Sementara, menurut sumber media yang juga sebagai salah seorang wali murid yang enggan disebutkan namanya, menjelaskan, bahwa sumbangan tersebut digunakan untuk mendukung program sekolah, namun dirinya bersama orang tua siswa lainnya, menilai bahwa jumlah sumbangan dan waktu telah ditentukan dalam surat edaran sekolah yang ditermia orang tua murid sangat memberatkan, pasalnya lanjut dia, nilai dan jangka waktu penyerahan sumbangan sudah ditentukan sehingga orang tua murid menganggap bahwa hal tersebut merupakan kewajiban, dikarenakan telah tercantum secara tertulis oleh pihak sekolah.
"Saya sebagai wali murid sangat keberatan, di situasi yang serba sulit, tentu sangat memberatkan dan menambah beban hidup masyarakat, apalagi di masa pandemi covid-19 yang belum usai secara menyeluruh," ungkapnya.

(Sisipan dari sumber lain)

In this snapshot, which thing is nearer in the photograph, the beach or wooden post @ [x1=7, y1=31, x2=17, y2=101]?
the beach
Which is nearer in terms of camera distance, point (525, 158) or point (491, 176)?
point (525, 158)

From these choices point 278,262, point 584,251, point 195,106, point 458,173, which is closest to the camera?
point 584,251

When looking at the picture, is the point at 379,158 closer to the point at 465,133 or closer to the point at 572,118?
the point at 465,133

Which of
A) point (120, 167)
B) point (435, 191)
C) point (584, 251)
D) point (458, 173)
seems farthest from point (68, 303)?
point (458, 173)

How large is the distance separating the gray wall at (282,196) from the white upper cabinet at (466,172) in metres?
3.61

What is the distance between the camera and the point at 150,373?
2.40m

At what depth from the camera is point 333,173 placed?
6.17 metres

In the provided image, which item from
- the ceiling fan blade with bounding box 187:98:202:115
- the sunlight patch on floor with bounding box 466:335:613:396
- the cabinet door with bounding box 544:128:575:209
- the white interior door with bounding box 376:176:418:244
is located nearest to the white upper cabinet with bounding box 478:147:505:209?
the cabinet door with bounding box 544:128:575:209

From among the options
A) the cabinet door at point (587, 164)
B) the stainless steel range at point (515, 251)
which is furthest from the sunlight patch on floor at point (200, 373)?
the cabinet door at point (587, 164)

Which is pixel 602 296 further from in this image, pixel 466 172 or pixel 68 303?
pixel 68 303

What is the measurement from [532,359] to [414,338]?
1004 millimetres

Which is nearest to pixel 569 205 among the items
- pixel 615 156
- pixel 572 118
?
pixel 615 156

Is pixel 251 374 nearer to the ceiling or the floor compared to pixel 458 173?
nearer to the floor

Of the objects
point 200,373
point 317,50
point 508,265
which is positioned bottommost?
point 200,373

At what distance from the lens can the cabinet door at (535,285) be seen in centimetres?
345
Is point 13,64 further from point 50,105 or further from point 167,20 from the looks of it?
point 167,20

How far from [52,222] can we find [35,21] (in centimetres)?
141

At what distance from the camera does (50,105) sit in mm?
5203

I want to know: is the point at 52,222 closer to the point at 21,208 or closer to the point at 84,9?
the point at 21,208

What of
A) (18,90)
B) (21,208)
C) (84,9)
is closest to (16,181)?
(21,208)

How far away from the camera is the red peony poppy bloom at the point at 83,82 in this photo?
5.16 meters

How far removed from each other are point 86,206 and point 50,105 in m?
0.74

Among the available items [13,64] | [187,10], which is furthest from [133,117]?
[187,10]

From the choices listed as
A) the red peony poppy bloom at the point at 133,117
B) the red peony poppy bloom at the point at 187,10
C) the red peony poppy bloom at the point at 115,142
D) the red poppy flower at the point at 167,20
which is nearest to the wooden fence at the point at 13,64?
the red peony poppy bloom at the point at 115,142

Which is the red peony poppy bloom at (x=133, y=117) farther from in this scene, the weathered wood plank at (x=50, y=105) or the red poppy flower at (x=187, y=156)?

Untuk diketahui, sebagaimana mengutip pernyataan Sekretaris Direktorat Jenderal Pendidikan Dasar dan Menengah (Sesditjen Dikdasmen) Thamrin Kasman melalui laman online kemendikbud.go.id, tentang perbedaan sumbangan, bantuan dan pungutan, diantaranya, yang dimaksud dengan Bantuan Pendidikan adalah pemberian berupa uang/barang/jasa oleh pemangku kepentingan satuan pendidikan di luar peserta didik atau orang tua/walinya, dengan syarat yang disepakati para pihak. Sumbangan Pendidikan adalah pemberian berupa uang/barang/jasa/ oleh peserta didik, orang tua/walinya, baik perseorangan maupun bersama-sama, masyarakat atau lembaga secara sukarela, dan tidak mengikat satuan pendidikan. Kemudian Pungutan Pendidikan adalah penarikan uang oleh Sekolah kepada peserta didik, orang tua/walinya yang bersifat wajib, mengikat, serta jumlah dan jangka waktu pemungutannya ditentukan.

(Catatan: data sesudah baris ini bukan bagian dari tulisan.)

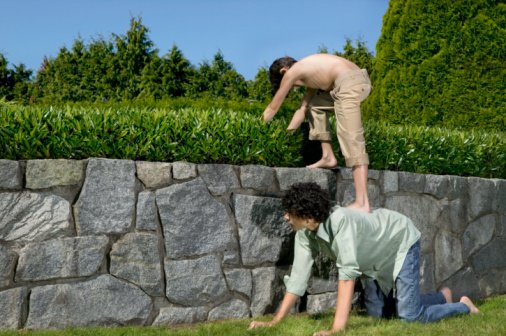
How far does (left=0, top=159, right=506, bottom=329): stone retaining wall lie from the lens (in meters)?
4.64

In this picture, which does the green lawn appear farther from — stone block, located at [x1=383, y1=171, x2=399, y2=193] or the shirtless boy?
stone block, located at [x1=383, y1=171, x2=399, y2=193]

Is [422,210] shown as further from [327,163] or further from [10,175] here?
[10,175]

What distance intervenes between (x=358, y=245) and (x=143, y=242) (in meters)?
1.56

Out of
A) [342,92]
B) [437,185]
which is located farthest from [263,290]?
[437,185]

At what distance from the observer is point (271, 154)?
5508 millimetres

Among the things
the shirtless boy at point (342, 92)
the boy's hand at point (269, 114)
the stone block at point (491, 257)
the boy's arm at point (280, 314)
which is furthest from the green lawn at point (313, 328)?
the stone block at point (491, 257)

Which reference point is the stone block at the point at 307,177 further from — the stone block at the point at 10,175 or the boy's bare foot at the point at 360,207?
the stone block at the point at 10,175

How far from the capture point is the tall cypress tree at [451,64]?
8.47 meters

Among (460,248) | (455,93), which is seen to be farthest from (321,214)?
(455,93)

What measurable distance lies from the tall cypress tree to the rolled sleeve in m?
4.08

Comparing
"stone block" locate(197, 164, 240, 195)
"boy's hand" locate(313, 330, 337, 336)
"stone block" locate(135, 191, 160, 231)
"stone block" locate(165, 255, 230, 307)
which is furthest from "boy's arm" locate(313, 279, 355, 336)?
"stone block" locate(135, 191, 160, 231)

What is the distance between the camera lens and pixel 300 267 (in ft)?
16.3

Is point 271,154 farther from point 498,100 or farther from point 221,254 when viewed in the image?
point 498,100

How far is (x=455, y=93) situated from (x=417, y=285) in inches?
159
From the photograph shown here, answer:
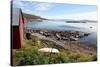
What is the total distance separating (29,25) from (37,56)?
339mm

Di sisi lain, Staf Ahli Mendikbud Bidang Regulasi, Chatarina Muliana Girsang menegaskan, bahwa Permendikbud tentang Komite Sekolah maupun Permendikbud tentang Pungutan dan Sumbangan Biaya Pendidikan pada Satuan Pendidikan Dasar tidak untuk membebani orang tua/wali yang tidak mampu.
Dikatakannya, bahwa sumbangan memang bisa diminta dari orang tua siswa, tetapi tidak untuk seluruh orang tua, karena sifatnya suka rela.

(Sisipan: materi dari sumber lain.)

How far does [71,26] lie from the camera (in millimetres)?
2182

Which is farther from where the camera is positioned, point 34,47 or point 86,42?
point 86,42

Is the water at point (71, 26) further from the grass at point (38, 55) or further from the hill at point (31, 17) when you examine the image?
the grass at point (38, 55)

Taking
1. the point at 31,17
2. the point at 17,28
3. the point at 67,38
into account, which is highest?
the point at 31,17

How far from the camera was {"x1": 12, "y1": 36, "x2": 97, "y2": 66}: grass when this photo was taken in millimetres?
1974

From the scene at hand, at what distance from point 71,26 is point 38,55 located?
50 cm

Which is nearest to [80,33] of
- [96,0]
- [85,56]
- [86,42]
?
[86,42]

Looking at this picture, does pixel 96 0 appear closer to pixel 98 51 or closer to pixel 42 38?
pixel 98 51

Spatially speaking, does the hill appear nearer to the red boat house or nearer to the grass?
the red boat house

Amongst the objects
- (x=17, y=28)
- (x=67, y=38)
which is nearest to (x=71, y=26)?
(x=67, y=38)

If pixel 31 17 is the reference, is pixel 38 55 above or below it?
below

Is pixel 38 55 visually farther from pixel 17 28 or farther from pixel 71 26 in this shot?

“Ketika sumbangan itu diberlakukan untuk seluruh orang tua, itu jatuhnya jadi pungutan. Dalam menentukan pungutan pun, sekolah harus melihat kemampuan ekonomi orang tua siswa,” tegas Chatarina.
Didasarkan pada penjelasan kedua pejabat Kemendikbud di atas, lalu bagaimana dengan yang dilakukan oleh Kepala Sekolah yang diduga bersengkongkol dengan Ketua Komite SMPN 4 Pekalongan melalui surat edaran sumbangan yang telah menentukan nilai dan waktu sumbangan.
Bagaimanakah sikap Kepala Dinas Pendidikan dan Kebudayaan dan Aparat Penegak Hukum Pekalongan?
Hingga berita ini ditayangkan, suarakpk.com belum berhasil mengkonfirmasi Kepala Dinas Pendidikan dan Kebudayaan Pekalongan. Tunggu investigasi selanjutnya. (Dhon/Angga/Red).